▶ **WRITTEN EXERCISE**
Copy the passage of the Astrophysics Data System text below that starts with the words "Scanned articles are" and ends with "has been published.", substituting "PNG" for "GIF".

▶ **SUPPLIED TEXT**
Astrophysics Data System - Data in The System

Data in The System

Papers are indexed within the database by their bibliographic record, containing the details of the journal they were published in and various associated metadata, such as author lists, references and citations. Originally this data was stored in ASCII format, but eventually the limitations of this encouraged the database maintainers to migrate all records to an XML (Extensible Markup Language) format in 2000. Bibliographic records are now stored as an XML element, with sub-elements for the various metadata.

Since the advent of online editions of journals, abstracts are loaded into the ADS on or before the publication date of articles, with the full journal text available to subscribers. Older articles have been scanned, and an abstract is created using optical character recognition software. Scanned articles from before about 1995 are usually available free, by agreement with the journal publishers.

Scanned articles are stored in TIFF format, at both medium and high resolution. The TIFF files are converted on demand into GIF files for on-screen viewing, and PDF or PostScript files for printing. The generated files are then cached to eliminate needlessly frequent regenerations for popular articles. As of 2000, ADS contained 250 GB of scans, which consisted of 1,128,955 article pages comprising 138,789 articles. By 2005 this had grown to 650 GB, and is expected to grow further, to about 900 GB by 2007. No further information has been published.

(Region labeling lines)
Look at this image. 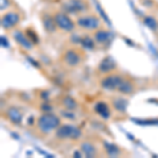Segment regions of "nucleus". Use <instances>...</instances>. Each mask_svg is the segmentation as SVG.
Returning a JSON list of instances; mask_svg holds the SVG:
<instances>
[{
    "label": "nucleus",
    "instance_id": "obj_1",
    "mask_svg": "<svg viewBox=\"0 0 158 158\" xmlns=\"http://www.w3.org/2000/svg\"><path fill=\"white\" fill-rule=\"evenodd\" d=\"M60 120L56 115L53 114H44L38 119V128L42 133H50L52 130L59 127Z\"/></svg>",
    "mask_w": 158,
    "mask_h": 158
},
{
    "label": "nucleus",
    "instance_id": "obj_2",
    "mask_svg": "<svg viewBox=\"0 0 158 158\" xmlns=\"http://www.w3.org/2000/svg\"><path fill=\"white\" fill-rule=\"evenodd\" d=\"M80 135H81L80 130L74 126H62L56 132V136L61 139L63 138L77 139L78 137H80Z\"/></svg>",
    "mask_w": 158,
    "mask_h": 158
},
{
    "label": "nucleus",
    "instance_id": "obj_3",
    "mask_svg": "<svg viewBox=\"0 0 158 158\" xmlns=\"http://www.w3.org/2000/svg\"><path fill=\"white\" fill-rule=\"evenodd\" d=\"M122 80H123V78H121L120 76H118V75H110L108 77L102 79L101 85H102L103 89H106V90H108V91L118 90Z\"/></svg>",
    "mask_w": 158,
    "mask_h": 158
},
{
    "label": "nucleus",
    "instance_id": "obj_4",
    "mask_svg": "<svg viewBox=\"0 0 158 158\" xmlns=\"http://www.w3.org/2000/svg\"><path fill=\"white\" fill-rule=\"evenodd\" d=\"M54 19H55L56 24H57L61 30L70 32V31H72L74 29L73 21L69 18V16H67L64 13H57V14L55 15Z\"/></svg>",
    "mask_w": 158,
    "mask_h": 158
},
{
    "label": "nucleus",
    "instance_id": "obj_5",
    "mask_svg": "<svg viewBox=\"0 0 158 158\" xmlns=\"http://www.w3.org/2000/svg\"><path fill=\"white\" fill-rule=\"evenodd\" d=\"M77 23L80 27H85V29L94 30V29H97L99 27V20L94 16H85L79 18Z\"/></svg>",
    "mask_w": 158,
    "mask_h": 158
},
{
    "label": "nucleus",
    "instance_id": "obj_6",
    "mask_svg": "<svg viewBox=\"0 0 158 158\" xmlns=\"http://www.w3.org/2000/svg\"><path fill=\"white\" fill-rule=\"evenodd\" d=\"M19 21V16L16 13H7L6 15H4L1 19V27L4 29H10L13 27L14 25H16Z\"/></svg>",
    "mask_w": 158,
    "mask_h": 158
},
{
    "label": "nucleus",
    "instance_id": "obj_7",
    "mask_svg": "<svg viewBox=\"0 0 158 158\" xmlns=\"http://www.w3.org/2000/svg\"><path fill=\"white\" fill-rule=\"evenodd\" d=\"M13 36H14L15 40H16V41L18 42L19 44L23 48V49H25V50L32 49V42H31L30 39H27V38L25 37L24 35L20 32V31H15V32L13 33Z\"/></svg>",
    "mask_w": 158,
    "mask_h": 158
},
{
    "label": "nucleus",
    "instance_id": "obj_8",
    "mask_svg": "<svg viewBox=\"0 0 158 158\" xmlns=\"http://www.w3.org/2000/svg\"><path fill=\"white\" fill-rule=\"evenodd\" d=\"M63 58H64L65 63H67L68 65H70V67H76V65L79 63V61H80L79 55L75 52V51H72V50L65 52L64 57Z\"/></svg>",
    "mask_w": 158,
    "mask_h": 158
},
{
    "label": "nucleus",
    "instance_id": "obj_9",
    "mask_svg": "<svg viewBox=\"0 0 158 158\" xmlns=\"http://www.w3.org/2000/svg\"><path fill=\"white\" fill-rule=\"evenodd\" d=\"M116 68V63L115 61L113 60V58L110 57H106L104 59H102L100 63H99V71L102 73H106V72H110L112 71L113 69Z\"/></svg>",
    "mask_w": 158,
    "mask_h": 158
},
{
    "label": "nucleus",
    "instance_id": "obj_10",
    "mask_svg": "<svg viewBox=\"0 0 158 158\" xmlns=\"http://www.w3.org/2000/svg\"><path fill=\"white\" fill-rule=\"evenodd\" d=\"M6 115L10 118V120L16 124H19L20 122L22 121V114L20 113V111L18 109L14 108V106H12V108H10L7 110Z\"/></svg>",
    "mask_w": 158,
    "mask_h": 158
},
{
    "label": "nucleus",
    "instance_id": "obj_11",
    "mask_svg": "<svg viewBox=\"0 0 158 158\" xmlns=\"http://www.w3.org/2000/svg\"><path fill=\"white\" fill-rule=\"evenodd\" d=\"M65 9L70 12H79L85 10V3L80 0H70L68 4H65Z\"/></svg>",
    "mask_w": 158,
    "mask_h": 158
},
{
    "label": "nucleus",
    "instance_id": "obj_12",
    "mask_svg": "<svg viewBox=\"0 0 158 158\" xmlns=\"http://www.w3.org/2000/svg\"><path fill=\"white\" fill-rule=\"evenodd\" d=\"M81 151L86 157H94L96 154V150L95 147L93 146L90 142H83L81 144Z\"/></svg>",
    "mask_w": 158,
    "mask_h": 158
},
{
    "label": "nucleus",
    "instance_id": "obj_13",
    "mask_svg": "<svg viewBox=\"0 0 158 158\" xmlns=\"http://www.w3.org/2000/svg\"><path fill=\"white\" fill-rule=\"evenodd\" d=\"M95 111L97 112L99 115H100L104 119H108L110 117L109 108H108V106H106V103H103V102H98L97 104H96Z\"/></svg>",
    "mask_w": 158,
    "mask_h": 158
},
{
    "label": "nucleus",
    "instance_id": "obj_14",
    "mask_svg": "<svg viewBox=\"0 0 158 158\" xmlns=\"http://www.w3.org/2000/svg\"><path fill=\"white\" fill-rule=\"evenodd\" d=\"M133 85H132L130 81L128 80H122V82L120 83V85H119L118 88V91L120 92L122 94H131L132 92H133Z\"/></svg>",
    "mask_w": 158,
    "mask_h": 158
},
{
    "label": "nucleus",
    "instance_id": "obj_15",
    "mask_svg": "<svg viewBox=\"0 0 158 158\" xmlns=\"http://www.w3.org/2000/svg\"><path fill=\"white\" fill-rule=\"evenodd\" d=\"M43 25H44L45 30L48 32H54L55 29H56V22H55V19H53L52 17L50 16H45L43 18Z\"/></svg>",
    "mask_w": 158,
    "mask_h": 158
},
{
    "label": "nucleus",
    "instance_id": "obj_16",
    "mask_svg": "<svg viewBox=\"0 0 158 158\" xmlns=\"http://www.w3.org/2000/svg\"><path fill=\"white\" fill-rule=\"evenodd\" d=\"M95 40L99 43H106L110 40V34L106 31L100 30L95 33Z\"/></svg>",
    "mask_w": 158,
    "mask_h": 158
},
{
    "label": "nucleus",
    "instance_id": "obj_17",
    "mask_svg": "<svg viewBox=\"0 0 158 158\" xmlns=\"http://www.w3.org/2000/svg\"><path fill=\"white\" fill-rule=\"evenodd\" d=\"M113 104H114V108H115L117 111L124 112L127 110V106H128V101L123 98L118 97L113 101Z\"/></svg>",
    "mask_w": 158,
    "mask_h": 158
},
{
    "label": "nucleus",
    "instance_id": "obj_18",
    "mask_svg": "<svg viewBox=\"0 0 158 158\" xmlns=\"http://www.w3.org/2000/svg\"><path fill=\"white\" fill-rule=\"evenodd\" d=\"M62 103L64 106V108L69 110V111H72V110H75L77 108V102L72 97H64L62 100Z\"/></svg>",
    "mask_w": 158,
    "mask_h": 158
},
{
    "label": "nucleus",
    "instance_id": "obj_19",
    "mask_svg": "<svg viewBox=\"0 0 158 158\" xmlns=\"http://www.w3.org/2000/svg\"><path fill=\"white\" fill-rule=\"evenodd\" d=\"M80 43L85 49L86 50H92L94 49V41L91 39L90 37H85L80 40Z\"/></svg>",
    "mask_w": 158,
    "mask_h": 158
},
{
    "label": "nucleus",
    "instance_id": "obj_20",
    "mask_svg": "<svg viewBox=\"0 0 158 158\" xmlns=\"http://www.w3.org/2000/svg\"><path fill=\"white\" fill-rule=\"evenodd\" d=\"M104 147H106V152H108V154L111 155V156H116V155L119 153L118 148L116 146H114V144L104 143Z\"/></svg>",
    "mask_w": 158,
    "mask_h": 158
},
{
    "label": "nucleus",
    "instance_id": "obj_21",
    "mask_svg": "<svg viewBox=\"0 0 158 158\" xmlns=\"http://www.w3.org/2000/svg\"><path fill=\"white\" fill-rule=\"evenodd\" d=\"M144 24L152 30H155L157 27V22L153 17H146V19H144Z\"/></svg>",
    "mask_w": 158,
    "mask_h": 158
},
{
    "label": "nucleus",
    "instance_id": "obj_22",
    "mask_svg": "<svg viewBox=\"0 0 158 158\" xmlns=\"http://www.w3.org/2000/svg\"><path fill=\"white\" fill-rule=\"evenodd\" d=\"M138 124H158V120H135Z\"/></svg>",
    "mask_w": 158,
    "mask_h": 158
},
{
    "label": "nucleus",
    "instance_id": "obj_23",
    "mask_svg": "<svg viewBox=\"0 0 158 158\" xmlns=\"http://www.w3.org/2000/svg\"><path fill=\"white\" fill-rule=\"evenodd\" d=\"M0 4H1L0 9L4 10L6 7H7V6H9V0H0Z\"/></svg>",
    "mask_w": 158,
    "mask_h": 158
},
{
    "label": "nucleus",
    "instance_id": "obj_24",
    "mask_svg": "<svg viewBox=\"0 0 158 158\" xmlns=\"http://www.w3.org/2000/svg\"><path fill=\"white\" fill-rule=\"evenodd\" d=\"M61 114H62V116L67 117L69 119H74L75 118V116H74L73 113H68V112H61Z\"/></svg>",
    "mask_w": 158,
    "mask_h": 158
},
{
    "label": "nucleus",
    "instance_id": "obj_25",
    "mask_svg": "<svg viewBox=\"0 0 158 158\" xmlns=\"http://www.w3.org/2000/svg\"><path fill=\"white\" fill-rule=\"evenodd\" d=\"M1 47H4V48L9 47V43H7L6 37H1Z\"/></svg>",
    "mask_w": 158,
    "mask_h": 158
},
{
    "label": "nucleus",
    "instance_id": "obj_26",
    "mask_svg": "<svg viewBox=\"0 0 158 158\" xmlns=\"http://www.w3.org/2000/svg\"><path fill=\"white\" fill-rule=\"evenodd\" d=\"M74 157H81V153L80 151H76L74 153Z\"/></svg>",
    "mask_w": 158,
    "mask_h": 158
}]
</instances>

▶ **RESPONSE FOR THIS EXERCISE**
Scanned articles are stored in TIFF format, at both medium and high resolution. The TIFF files are converted on demand into PNG files for on-screen viewing, and PDF or PostScript files for printing. The generated files are then cached to eliminate needlessly frequent regenerations for popular articles. As of 2000, ADS contained 250 GB of scans, which consisted of 1,128,955 article pages comprising 138,789 articles. By 2005 this had grown to 650 GB, and is expected to grow further, to about 900 GB by 2007. No further information has been published.